Page 50 of Only a Monster

‘Can’t sleep?’ Ruth whispered.

Joan shook her head and then remembered that Ruth wouldn’t be able to see her in the dark. ‘I thought you were asleep,’ she whispered back.

‘I couldn’t sleep after,’ Ruth said, soft. ‘For a long, long time. You keep seeing them, don’t you?’

Joan rolled to face her. ‘I keep walking into that room,’ she whispered. ‘Where I found you . . . All that blood leading to the sofa. You pressing down on Gran’s wound.’ She hadn’t seen the others, but her mind kept conjuring horrors. Bertie with his throat slit, all alone. Uncle Gus and Aunt Ada bleeding out.

Ruth pushed Joan’s hair from her face. ‘It’s not as fresh for me,’ she whispered, ‘but I remember how I felt.’

‘You don’t feel it now?’

‘I do. It’s just . . . different. Like a scar compared with a fresh wound.’

Joan didn’t know what to say. She felt hollowed out and so terribly lonely suddenly. For her, it had been last night. For Ruth, it had been years ago.

‘I miss them,’ Ruth whispered. ‘God. So much. I missed you.’
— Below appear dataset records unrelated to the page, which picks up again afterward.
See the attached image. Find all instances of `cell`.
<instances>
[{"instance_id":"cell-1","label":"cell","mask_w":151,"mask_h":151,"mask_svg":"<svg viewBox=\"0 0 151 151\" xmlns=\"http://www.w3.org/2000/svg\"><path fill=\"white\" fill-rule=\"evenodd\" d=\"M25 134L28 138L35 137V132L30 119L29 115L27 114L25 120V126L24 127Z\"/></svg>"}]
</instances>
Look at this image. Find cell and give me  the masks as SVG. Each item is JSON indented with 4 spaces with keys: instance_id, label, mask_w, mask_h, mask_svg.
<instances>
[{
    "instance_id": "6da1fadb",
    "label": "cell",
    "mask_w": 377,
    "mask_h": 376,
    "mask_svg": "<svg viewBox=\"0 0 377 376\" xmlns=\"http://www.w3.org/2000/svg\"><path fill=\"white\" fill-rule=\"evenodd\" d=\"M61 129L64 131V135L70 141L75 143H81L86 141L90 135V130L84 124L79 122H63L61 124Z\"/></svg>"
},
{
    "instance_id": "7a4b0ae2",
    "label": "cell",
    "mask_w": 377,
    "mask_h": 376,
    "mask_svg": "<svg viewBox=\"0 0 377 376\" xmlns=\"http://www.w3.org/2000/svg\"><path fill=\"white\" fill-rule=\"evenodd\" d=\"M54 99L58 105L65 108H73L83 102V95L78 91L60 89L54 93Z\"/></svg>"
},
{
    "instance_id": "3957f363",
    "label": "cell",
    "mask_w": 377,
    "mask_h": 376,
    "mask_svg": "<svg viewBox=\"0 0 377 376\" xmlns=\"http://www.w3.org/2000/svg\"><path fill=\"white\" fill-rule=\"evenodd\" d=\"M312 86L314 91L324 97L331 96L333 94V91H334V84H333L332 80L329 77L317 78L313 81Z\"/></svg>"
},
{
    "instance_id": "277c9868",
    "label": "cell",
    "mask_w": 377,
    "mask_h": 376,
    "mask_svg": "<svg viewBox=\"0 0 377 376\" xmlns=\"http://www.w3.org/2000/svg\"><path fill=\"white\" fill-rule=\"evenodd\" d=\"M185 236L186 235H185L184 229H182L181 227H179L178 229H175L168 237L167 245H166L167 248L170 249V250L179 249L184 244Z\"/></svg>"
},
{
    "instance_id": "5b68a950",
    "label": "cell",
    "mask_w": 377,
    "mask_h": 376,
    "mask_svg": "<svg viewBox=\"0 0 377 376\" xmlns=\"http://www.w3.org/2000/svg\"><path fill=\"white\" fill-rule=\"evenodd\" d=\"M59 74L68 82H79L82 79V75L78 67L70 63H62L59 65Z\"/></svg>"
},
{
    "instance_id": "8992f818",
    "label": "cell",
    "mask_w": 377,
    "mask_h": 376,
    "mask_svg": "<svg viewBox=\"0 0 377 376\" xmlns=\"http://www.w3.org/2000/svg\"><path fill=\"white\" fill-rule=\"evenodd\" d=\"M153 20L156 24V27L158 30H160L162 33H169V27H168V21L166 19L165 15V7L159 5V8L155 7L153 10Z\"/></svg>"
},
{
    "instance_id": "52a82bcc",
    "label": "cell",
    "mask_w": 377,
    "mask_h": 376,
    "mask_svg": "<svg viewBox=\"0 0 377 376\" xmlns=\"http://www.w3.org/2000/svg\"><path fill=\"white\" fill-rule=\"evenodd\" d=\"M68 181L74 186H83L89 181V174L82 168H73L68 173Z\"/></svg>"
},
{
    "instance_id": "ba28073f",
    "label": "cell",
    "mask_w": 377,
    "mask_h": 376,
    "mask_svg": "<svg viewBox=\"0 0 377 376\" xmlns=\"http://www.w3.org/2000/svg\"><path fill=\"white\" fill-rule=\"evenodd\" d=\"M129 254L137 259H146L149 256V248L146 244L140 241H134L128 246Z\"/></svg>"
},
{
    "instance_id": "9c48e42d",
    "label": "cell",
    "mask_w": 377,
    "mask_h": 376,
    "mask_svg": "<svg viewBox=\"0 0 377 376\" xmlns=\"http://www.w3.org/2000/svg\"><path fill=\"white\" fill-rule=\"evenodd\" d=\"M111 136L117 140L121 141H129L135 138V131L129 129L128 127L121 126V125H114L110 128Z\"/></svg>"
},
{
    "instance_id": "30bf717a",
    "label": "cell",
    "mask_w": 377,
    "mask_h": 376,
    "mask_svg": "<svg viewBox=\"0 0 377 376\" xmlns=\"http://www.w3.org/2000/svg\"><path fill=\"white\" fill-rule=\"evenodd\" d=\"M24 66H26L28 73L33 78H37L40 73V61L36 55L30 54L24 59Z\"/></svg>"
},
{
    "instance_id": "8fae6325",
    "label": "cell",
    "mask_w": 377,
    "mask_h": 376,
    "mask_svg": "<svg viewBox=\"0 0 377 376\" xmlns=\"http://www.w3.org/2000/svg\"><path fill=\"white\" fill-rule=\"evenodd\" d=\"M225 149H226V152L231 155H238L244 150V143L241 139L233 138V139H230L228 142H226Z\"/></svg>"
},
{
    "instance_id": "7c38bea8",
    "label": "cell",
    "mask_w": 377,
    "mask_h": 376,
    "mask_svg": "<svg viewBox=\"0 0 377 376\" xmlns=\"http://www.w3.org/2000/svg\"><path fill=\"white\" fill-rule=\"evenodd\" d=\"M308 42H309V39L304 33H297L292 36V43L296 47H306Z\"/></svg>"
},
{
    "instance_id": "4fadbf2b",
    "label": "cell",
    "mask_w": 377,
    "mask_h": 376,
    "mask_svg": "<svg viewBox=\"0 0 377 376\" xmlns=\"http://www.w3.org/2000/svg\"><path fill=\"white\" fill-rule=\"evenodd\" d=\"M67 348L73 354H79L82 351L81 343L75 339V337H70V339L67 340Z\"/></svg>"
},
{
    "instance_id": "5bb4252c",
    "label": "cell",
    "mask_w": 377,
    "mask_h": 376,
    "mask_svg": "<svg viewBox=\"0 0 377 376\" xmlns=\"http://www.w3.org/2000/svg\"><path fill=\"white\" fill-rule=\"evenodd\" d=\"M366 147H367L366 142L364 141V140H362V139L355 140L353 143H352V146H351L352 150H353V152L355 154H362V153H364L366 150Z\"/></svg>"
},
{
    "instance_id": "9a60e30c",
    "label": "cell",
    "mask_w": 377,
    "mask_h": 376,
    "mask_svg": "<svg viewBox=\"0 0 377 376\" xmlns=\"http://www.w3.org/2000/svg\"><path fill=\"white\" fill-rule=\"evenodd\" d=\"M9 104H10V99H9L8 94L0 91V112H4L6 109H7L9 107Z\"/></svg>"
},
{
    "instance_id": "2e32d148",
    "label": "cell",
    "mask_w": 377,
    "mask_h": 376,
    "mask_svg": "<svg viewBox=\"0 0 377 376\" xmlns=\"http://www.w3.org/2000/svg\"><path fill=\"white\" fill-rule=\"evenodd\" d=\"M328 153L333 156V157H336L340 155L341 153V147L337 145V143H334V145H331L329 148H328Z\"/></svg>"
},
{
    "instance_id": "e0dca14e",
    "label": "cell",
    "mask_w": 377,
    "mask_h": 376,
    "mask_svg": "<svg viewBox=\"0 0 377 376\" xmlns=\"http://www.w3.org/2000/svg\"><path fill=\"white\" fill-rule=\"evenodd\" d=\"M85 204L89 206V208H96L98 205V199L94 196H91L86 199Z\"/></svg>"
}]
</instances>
Joan had assumed that Ruth had found Gran, at least, in this time. Apparently not. She shifted closer so that she could hug Ruth, a little clumsily. Joan had barely even begun to miss them yet, she realised. It had only been one night for her. But there’d been so much pain in Ruth’s voice. This was the same loss, two years apart.

‘We’ll undo it,’ she whispered into Ruth’s shoulder. ‘We’ll get them back.’

‘Did that Oliver boy promise you that?’ Ruth whispered. ‘Because if he did—’

‘No. He said it couldn’t be done. Is that true?’

Ruth was silent. ‘Try to rest even if you can’t sleep,’ she said finally. ‘Close your eyes, at least.’

The evasion made Joan’s stomach twist. ‘Is it possible to save them?’ she said. ‘Is it?’

Ruth’s arms squeezed tighter for a moment and then she pushed Joan away gently. ‘Close your eyes,’ she said. ‘You don’t have to sleep. Just close your eyes and breathe.’

Outside, the rain had finally stopped. Joan breathed in and out. She lay awake, listening to raindrops fall from the roof in long, slow strikes.

ELEVEN

Joan jerked awake, half caught inside her childhood nightmare—the old, old one, of the prison with the cold stone floor and the guard outside with heavy shoulders like a mastiff. She lay awake, shivering with it. She could still feel the scratch of straw under her shoulders. The smell of sickness and filth seemed to linger in the air.

It was just a dream, she reminded herself. Just the one she’d always had. It wasn’t real. She was okay. She was here in bed. . . .

She opened her eyes and the memory of what was real hit her like a shock wave.

Aaron’s voice cut through it, snide and posh. ‘Could I trouble you to pass me a pen?’ His voice was weirdly grounding.

Through the bookshelf partition, Joan glimpsed the surreal image of Ruth and Aaron at the breakfast table, eating toast and drinking tea. There was a frosty tension between them, but evidently they’d formed enough of a truce to eat breakfast together.

‘Identification,’ Aaron said, writing. Someone—probably Ruth—had stolen stationery from the post office. Joan recognised the logo: a tree, half in bare winter branches, half in summer leaves. ‘Money, clothes . . .’ Aaron made an irritated noise and scribbled his pen onto the corner of the paper. ‘I can’t work like this. I need a spreadsheet.’

‘You’ve only said three things,’ Ruth said. ‘Surely you can hold three things in your head.’

‘I cannot believe I’m here with you,’ Aaron told her. ‘I wish I were anywhere but here. I wish I were at home with a good book.’

Joan dragged herself out of bed. She rubbed her eyes and stumbled around the bookshelf. ‘Hey,’ she mumbled.

They both looked up at her. ‘You look like death,’ Aaron said.

‘Yeah, well, you look . . .’ Joan waved her hand sleepily. ‘You haven’t combed your hair.’

Aaron pressed his hand to his chest, feigning a wound, and then went back to writing his list.